BP beefs up hydrogen team in bet on fuel’s future

(Reuters) – BP (BP.L) is beefing up its hydrogen management team as the energy company prepares to accelerate investments in the low-carbon fuel which it believes will play a key role in the world’s shift away from fossil fuels.

The revamp of the hydrogen team is the first clear sign of changes Anja-Isabel Dotzenrath, a former head of RWE Renewables, has made since becoming BP’s head of natural gas and renewables in March.

It also comes as BP announces it has agreed to buy a 40.5% stake and become operator of an Australian renewable energy project that could become one of the world’s biggest producers of green hydrogen. read more

BP’s new hydrogen organisation will be led by Felipe Arbelaez, a veteran BP executive who has helped shape its renewables strategy since Chief Executive Bernard Looney took office in 2020, according to an internal memo seen by Reuters.

The business will include six regional team leaders as well as two separate teams dedicated to technical developments and integration of hydrogen in BP’s operations, the memo said.

The changes will take effect on July 1.

BP also plans to recruit around 100 people to the hydrogen team this year after hiring a similar number last year, a spokesperson said.

Hydrogen is today used primarily in oil refineries but its production from natural gas is highly carbon-intensive.

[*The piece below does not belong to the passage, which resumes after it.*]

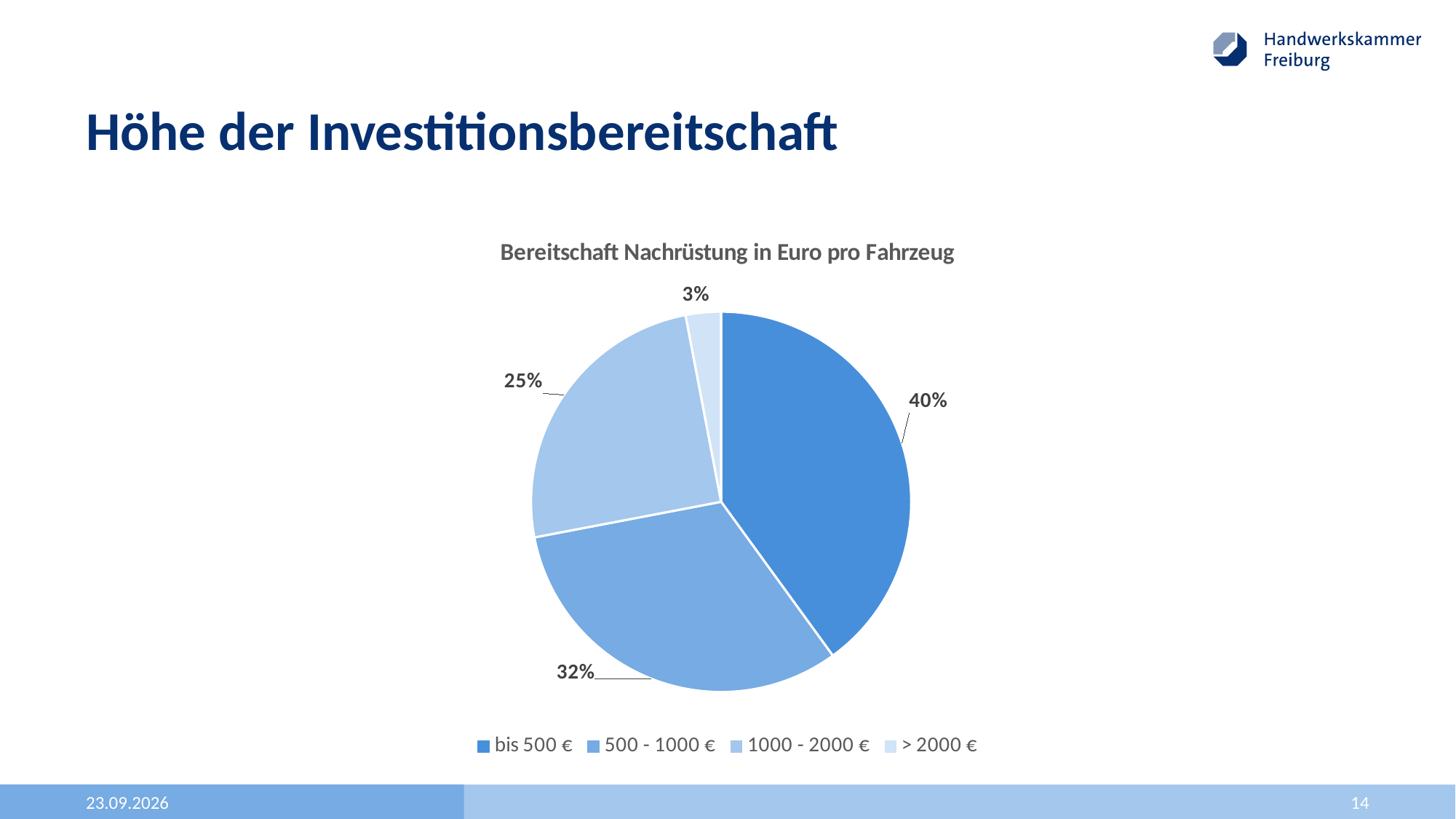
How many entries does the legend list? 4 What share of the pie does the '500 - 1000 €' slice represent? 32% Which category has the largest share of the pie? bis 500 € How many categories does the pie chart show? 4 Which slice is larger: '1000 - 2000 €' or '> 2000 €'? 1000 - 2000 € What share of the pie does the '> 2000 €' slice represent? 3% What kind of chart is shown on the slide? pie chart What is the difference in percentage points between the 'bis 500 €' slice and the '500 - 1000 €' slice? 8 percentage points What share of the pie does the 'bis 500 €' slice represent? 40% Which category has the smallest share of the pie? > 2000 € What is the title of the chart? Bereitschaft Nachrüstung in Euro pro Fahrzeug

Demand for so-called blue hydrogen, where production emissions are captures, and green hydrogen, which is produced from renewable energy by splitting water, is expected to play an important role decarbonising heavy industry and transport.

Both blue and green hydrogen technologies are still in their infancy and at least twice as expensive in production terms than regular, so-called grey hydrogen.

The decision to increase the focus on hydrogen follows an acceleration in government and industry plans to plough billions into the fuel in the coming decades as they seek to slash greenhouse gas emissions, Arbelaez told Reuters.

“We’re starting to see evidence that the desire to progress the hydrogen market is really accelerating across all nations and particularly in Europe, Asia and the United States,” Arbelaez said.

The shock to global energy prices following Russia’s invasion of Ukraine in February has further boosted the outlook, he said.

“The (hydrogen) market doesn’t exist in reality today. But what we are seeing is government ambitions to decarbonise and move away from hydrocarbons and in particularly to replace natural gas,” Arbelaez said.

“Those ambitions are accelerating and the need for security of supply of energy, particularly in the European context on the back of the Ukrainian conflict, really accelerating the desire to develop alternatives.”

BP is starting to negotiate its first hydrogen supply contract for a period of up to 10 years, which will be linked to the carbon content of the fuel, Arbelaez said.

The company expects low-carbon hydrogen demand to reach 380 to 450 million tonnes per year by 2050, representing up to 15% of the total energy mix.

But while demand will be focused in Europe, the United States and Asia, production will be centred in other regions including Australia, the Middle East and South America, Arbelaez said.

To bridge that gap, BP plans to invest in technologies and hubs to liquefy hydrogen and ship it to consumers, he said.

To be liquefied, hydrogen needs to be cooled down to below 250 degrees Celsius, an extremely energy-intensive process.

BP aims to capture a 10% share of the global hydrogen market.

Its spending on hydrogen and carbon capture and storage technology is “not a big number today”, Arbelaez said, but investment in low-carbon business will account for 40% of capital expenditure by the end of the decade.